The river is getting so big that it is becoming a major undertaking to go to shore each night for camp.  Just to give you an idea of how big it is, last week we were paddling about 100 feet from the right bank when the Perolita discovered that the right channel was too shallow for them and that we would have to cross all the way over to the far left channel.  The ferry to the left channel took us 45 minutes!

Daily fish delivery

Daily fish delivery

But I’m sure that with every kilometer that we paddle our excitment about hitting the ocean will only grow and our new found trials won’t bother us much!

I don’t think we will get internet again until landing in Belem hopefully AFTER we have drank salt water out of the Atlantic Ocean.  So until then, follow our Spot Tracks and wish us luck!


Bird's eye view of the Manaus Opera House

Bird’s eye view of the Manaus Opera House

Oh, and PS, Rachel–Midge’s better half–was here visiting us from London–thanks for bringing us gloves Rachel!  Thanks for your contribution to all of us not losing our fingernails!  While she was in Manaus we did a little sightseeing.  We took a tour of the Opera House–Teatro Amazonas–and then got a bird’s eye view of it from the “girating” bar (rotating bar) on the top floor of the Taj Majal Hotel (yes, we are in Brazil, not India, and I have no idea about the name, but their spinning bar is cool).  And my personal favorite of the day was that our tour ended with the model of the Opera House built out of LEGOs.  Classy!

Lego model of the world famous Opera House

Lego model of the world famous Opera House


Made it to the Border!

Amazonian Internet cafes have successfully killed my will to write long, verbose blogs and run on sentences. So I’m limiting this blog to a few bullet points and a bird list.

• We made it to the Brasil! Don now pauses frequently to scan the banks for the famed g-string clad Brasilian beauty. So far, he hasn’t spotted one, but I will update this status once we get to Manaus.

• The river dolphins continue to evade our photographic efforts, although we still see them frequently.
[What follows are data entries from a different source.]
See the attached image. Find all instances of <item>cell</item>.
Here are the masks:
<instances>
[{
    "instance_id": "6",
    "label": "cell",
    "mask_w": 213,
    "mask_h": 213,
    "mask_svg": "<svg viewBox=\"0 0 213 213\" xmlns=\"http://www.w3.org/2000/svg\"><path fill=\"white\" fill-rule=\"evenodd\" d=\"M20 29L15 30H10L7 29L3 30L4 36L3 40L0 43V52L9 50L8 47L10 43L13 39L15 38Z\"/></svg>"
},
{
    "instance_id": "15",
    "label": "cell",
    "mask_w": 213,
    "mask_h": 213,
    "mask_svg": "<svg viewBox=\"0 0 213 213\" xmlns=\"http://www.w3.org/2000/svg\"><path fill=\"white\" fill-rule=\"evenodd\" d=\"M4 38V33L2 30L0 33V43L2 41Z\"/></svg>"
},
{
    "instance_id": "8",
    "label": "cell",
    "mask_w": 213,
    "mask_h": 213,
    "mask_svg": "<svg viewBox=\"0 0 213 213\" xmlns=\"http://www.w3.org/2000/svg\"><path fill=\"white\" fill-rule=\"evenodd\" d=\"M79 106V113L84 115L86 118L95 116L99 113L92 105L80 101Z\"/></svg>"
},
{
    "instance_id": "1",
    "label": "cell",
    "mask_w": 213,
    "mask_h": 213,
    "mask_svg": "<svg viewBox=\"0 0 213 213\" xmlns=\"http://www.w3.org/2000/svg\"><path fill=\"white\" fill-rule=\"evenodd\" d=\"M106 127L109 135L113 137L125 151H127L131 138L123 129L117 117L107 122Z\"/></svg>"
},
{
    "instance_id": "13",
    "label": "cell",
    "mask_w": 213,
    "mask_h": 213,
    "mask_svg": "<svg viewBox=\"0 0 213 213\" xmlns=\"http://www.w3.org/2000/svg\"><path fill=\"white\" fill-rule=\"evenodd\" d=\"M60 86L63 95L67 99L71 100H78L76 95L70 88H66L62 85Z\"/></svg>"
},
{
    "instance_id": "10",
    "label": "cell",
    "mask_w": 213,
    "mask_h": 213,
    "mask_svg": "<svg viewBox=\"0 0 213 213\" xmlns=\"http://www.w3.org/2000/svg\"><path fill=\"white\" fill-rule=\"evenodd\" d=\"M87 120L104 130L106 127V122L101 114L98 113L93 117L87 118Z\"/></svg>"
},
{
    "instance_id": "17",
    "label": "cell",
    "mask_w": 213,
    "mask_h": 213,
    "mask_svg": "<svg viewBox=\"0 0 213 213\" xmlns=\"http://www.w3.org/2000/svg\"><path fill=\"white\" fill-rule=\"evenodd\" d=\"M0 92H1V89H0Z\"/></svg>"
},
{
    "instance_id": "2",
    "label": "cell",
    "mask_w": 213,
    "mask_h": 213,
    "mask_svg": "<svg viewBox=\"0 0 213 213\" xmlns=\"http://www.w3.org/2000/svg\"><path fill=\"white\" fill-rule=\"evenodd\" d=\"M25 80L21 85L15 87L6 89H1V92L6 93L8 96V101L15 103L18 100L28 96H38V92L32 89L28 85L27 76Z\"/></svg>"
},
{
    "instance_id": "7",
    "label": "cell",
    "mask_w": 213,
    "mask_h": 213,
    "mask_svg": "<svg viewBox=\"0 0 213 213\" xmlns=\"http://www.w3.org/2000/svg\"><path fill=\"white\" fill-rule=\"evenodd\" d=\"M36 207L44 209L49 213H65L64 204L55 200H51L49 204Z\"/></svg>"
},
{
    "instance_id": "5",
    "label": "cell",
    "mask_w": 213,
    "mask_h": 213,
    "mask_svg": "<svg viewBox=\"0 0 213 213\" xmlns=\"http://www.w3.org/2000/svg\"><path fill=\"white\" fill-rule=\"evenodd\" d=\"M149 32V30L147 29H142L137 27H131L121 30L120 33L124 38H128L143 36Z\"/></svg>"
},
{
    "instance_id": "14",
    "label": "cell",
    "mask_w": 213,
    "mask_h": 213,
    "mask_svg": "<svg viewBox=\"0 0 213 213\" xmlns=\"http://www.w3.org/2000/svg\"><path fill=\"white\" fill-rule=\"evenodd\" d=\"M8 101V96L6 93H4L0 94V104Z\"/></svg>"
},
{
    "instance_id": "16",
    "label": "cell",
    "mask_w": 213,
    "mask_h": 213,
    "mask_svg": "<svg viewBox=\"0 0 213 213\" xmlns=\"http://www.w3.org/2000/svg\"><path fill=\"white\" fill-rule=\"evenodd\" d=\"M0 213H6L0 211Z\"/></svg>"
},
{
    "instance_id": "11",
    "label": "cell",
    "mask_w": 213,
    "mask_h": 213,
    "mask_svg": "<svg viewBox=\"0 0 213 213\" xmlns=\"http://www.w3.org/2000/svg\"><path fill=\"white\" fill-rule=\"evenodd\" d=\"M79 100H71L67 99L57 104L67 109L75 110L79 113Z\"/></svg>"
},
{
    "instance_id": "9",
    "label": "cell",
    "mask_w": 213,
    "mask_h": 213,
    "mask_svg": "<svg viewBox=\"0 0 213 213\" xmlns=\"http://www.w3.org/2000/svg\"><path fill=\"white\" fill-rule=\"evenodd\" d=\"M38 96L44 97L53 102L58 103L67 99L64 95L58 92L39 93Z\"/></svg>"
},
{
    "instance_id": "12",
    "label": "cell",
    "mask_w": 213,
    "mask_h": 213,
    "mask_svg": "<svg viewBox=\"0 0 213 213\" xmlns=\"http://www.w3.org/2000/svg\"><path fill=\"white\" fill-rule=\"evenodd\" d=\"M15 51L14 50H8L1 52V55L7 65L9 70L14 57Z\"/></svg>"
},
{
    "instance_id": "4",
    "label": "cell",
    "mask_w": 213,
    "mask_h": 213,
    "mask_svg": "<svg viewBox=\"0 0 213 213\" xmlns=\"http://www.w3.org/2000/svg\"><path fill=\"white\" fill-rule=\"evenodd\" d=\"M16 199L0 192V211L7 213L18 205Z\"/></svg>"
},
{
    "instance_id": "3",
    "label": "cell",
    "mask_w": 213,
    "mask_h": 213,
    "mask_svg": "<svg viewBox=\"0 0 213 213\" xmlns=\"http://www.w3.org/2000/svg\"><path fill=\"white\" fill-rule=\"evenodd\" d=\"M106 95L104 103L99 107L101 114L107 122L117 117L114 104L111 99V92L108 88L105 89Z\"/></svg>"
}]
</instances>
• A few days before arriving at the Brasil/Peru/Colombia border, we hit the confluence with the Rio Napo. For those of you who are a little rusty on your Amazon Basin geography, the Napo comes from Ecuador. Every river on the Eastern Slope of the Andes that Don and I used to guide on in Ecuador flows into the Napo, so it was special for us to see the terminus. We also particularly enjoyed the Napo because it had very good flow and help to carry us downriver.

• Peruvian bird list for all you bird nerds out there. The birds are listed in no particular order.

Neotropic cormorant
Great egret
Striated heron
Fasciated tiger heron
Jabiru (stork)
Roseate spoonbill
Andean swift
Swallow tailed kite
Horned screamer
Andean goose
Andean condor
Black vulture
Turkey vulture
Black collared hawk
Black chested buzzard eagle
Spix’s guan
Salvin’s curassow
Chilean flamingo
Common nighthawk
White throated toucan
Lots of terns…just not sure which ones
Torrent duck
Cattle egret
Snowy egret
Black crowned night heron
Puna ibis
Yellow headed caracara
Red throated caracara
Collared plover
Sandpipers–not sure which ones
Blue and yellow macaw
Blue headed macaw
White eyed parakeet
Parrots and parrotlets–tons of them, but very hard to identify which ones
Greater ani
Swifts–not sure which ones
Ringed kingfisher
Aracaris…again, not sure which ones
Emerald toucanet
Andean coot
Green jay (aka inca jay)
Crested oropendola
Yellow rumped cacique
Martins. Lots! Don’t know which
White-capped dipper

Ok, that is it until we hit Manaus. Bye bye Peru, viva Brasil!